Top Quote Ralph Lauren (RL) beat the Street's estimates for earnings and revenue, as per its Q1 results for the fiscal year 2013. End Quote
  • (1888PressRelease) August 14, 2012 - This was in line with our expectations for RL, as highlighted in our previous article. The stock showed a small decline (1.1%) due to the weaker Q2 revenue outlook. Regarding the pressure on its revenue, the company cited strategic moves regarding its distribution in China and the American living brand, as well as the unfavorable currency exchange rates.

    Overall, the company saw revenue and operating income increase from all segments (i.e. wholesale, retail and licensing operations). Revenue was partially offset by European operations and strategic closing of certain American and Chinese retail operations.

    Ralph Lauren also gave its future outlook for the company.
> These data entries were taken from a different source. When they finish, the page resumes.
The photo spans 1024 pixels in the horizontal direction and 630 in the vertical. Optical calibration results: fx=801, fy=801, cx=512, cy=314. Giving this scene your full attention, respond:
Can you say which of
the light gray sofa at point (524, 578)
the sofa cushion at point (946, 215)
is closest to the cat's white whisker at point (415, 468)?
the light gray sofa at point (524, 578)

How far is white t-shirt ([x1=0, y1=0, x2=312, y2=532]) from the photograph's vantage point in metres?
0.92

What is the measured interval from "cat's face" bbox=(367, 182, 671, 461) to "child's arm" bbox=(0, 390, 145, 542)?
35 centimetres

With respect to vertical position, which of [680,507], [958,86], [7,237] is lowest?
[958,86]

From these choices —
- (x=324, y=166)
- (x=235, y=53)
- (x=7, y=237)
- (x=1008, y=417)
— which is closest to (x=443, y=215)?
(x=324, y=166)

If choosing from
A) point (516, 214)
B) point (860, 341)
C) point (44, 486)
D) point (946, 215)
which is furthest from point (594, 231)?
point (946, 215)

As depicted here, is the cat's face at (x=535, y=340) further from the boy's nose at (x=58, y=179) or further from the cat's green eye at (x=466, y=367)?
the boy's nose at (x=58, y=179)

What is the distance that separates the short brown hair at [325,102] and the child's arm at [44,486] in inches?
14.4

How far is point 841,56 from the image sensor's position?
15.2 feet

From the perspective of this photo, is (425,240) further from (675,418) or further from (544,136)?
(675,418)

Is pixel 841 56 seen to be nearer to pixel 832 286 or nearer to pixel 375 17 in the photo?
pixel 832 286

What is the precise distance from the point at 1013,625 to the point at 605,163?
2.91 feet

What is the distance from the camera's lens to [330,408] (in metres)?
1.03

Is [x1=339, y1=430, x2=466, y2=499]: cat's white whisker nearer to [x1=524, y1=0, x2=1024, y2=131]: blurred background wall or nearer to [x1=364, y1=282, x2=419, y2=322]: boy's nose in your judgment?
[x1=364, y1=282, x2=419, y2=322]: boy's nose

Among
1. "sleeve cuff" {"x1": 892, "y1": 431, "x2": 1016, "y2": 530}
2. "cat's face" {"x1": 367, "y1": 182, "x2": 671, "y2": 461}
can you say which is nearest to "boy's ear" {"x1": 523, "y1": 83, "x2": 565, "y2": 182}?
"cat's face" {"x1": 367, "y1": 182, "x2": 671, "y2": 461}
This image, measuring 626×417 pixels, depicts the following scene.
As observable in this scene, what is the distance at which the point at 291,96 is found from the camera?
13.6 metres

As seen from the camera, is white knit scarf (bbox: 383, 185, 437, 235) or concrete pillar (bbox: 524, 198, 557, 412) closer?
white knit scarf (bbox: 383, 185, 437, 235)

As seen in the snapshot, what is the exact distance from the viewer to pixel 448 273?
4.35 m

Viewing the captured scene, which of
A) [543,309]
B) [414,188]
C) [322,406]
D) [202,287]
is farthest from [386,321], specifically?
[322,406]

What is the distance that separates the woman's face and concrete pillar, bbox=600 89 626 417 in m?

Currency effects from European operations coupled with strategic moves to reduce partner-run stores in China (and replacing them with its own), and distribution for its American Living Brand, will have a -5% effect on the full 2013 fiscal year's (calendar year 2012) revenue growth.

    For the second quarter of FY2013, the company expects net revenue to decline by mid single digits due to a decline in wholesale distribution and the currency conversion issues that have been mentioned above. Strategic investments will cause operating margins to be about 2% less compared with the same period in the last fiscal year. Since our last recommendation, the stock is up 8%.